**PAGE EXCERPT:**
The Hornbuckles have faith in people’s honesty.

“We take a chance on people by loaning and expecting they are going to bring it back,” he said. “We just write them up a ticket on it. They can borrow it. People come in, they borrow guitars, amps, so we loan stuff out like that, and we trade. No one else does this.”

The decision to open a store was made after Gregg Hornbuckle stockpiled a number of guitars in his home when he was suffering from kidney failure.

Every time Hornbuckle would go to dialysis, he would come back to the house with a guitar.

He said his thought was if he died of kidney disease his wife would have a music store business to fall back on.

“I didn’t know what was going to happen to me,” he said. “I wanted my wife, who home-schools our children, to have something to do in the future. We just planned. I kept buying guitars every time I went to dialysis, and then we ended up opening the guitar shop.”

The Hornbuckles also sell their guitars nationwide on eBay.

Q: What products or services do you provide?

**INSTRUCTIONS:**
- a) Revise the passage about the Hornbuckles' guitar store between "The decision to" and "with a guitar.", inclusive, so that "dialysis" becomes "treatment".
- b) Answer these questions from the passage about the Hornbuckles' guitar store, one answer per line:
(i) What do the Hornbuckles write up when they loan something out?
(ii) What illness was Gregg Hornbuckle suffering from when he stockpiled guitars?
(iii) Where, besides the store, do the Hornbuckles sell their guitars?

**COLLECTED MATERIAL:**
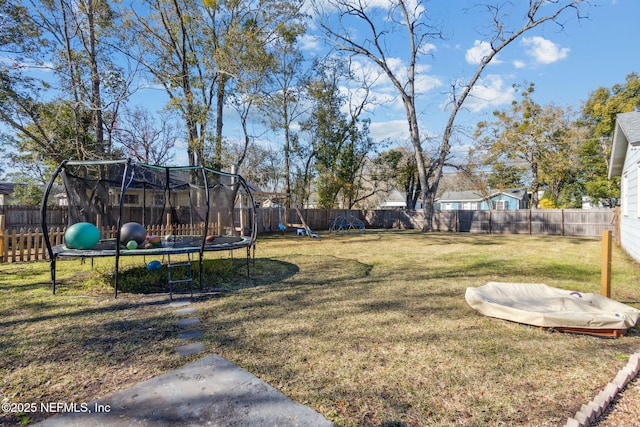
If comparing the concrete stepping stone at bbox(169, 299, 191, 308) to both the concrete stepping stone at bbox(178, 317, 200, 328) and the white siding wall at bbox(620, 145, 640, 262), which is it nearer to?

**ANSWERS TO THE EXERCISES:**
- a)
The decision to open a store was made after Gregg Hornbuckle stockpiled a number of guitars in his home when he was suffering from kidney failure.

Every time Hornbuckle would go to treatment, he would come back to the house with a guitar.

- b)
(i) A ticket.
(ii) Kidney failure.
(iii) Nationwide on eBay.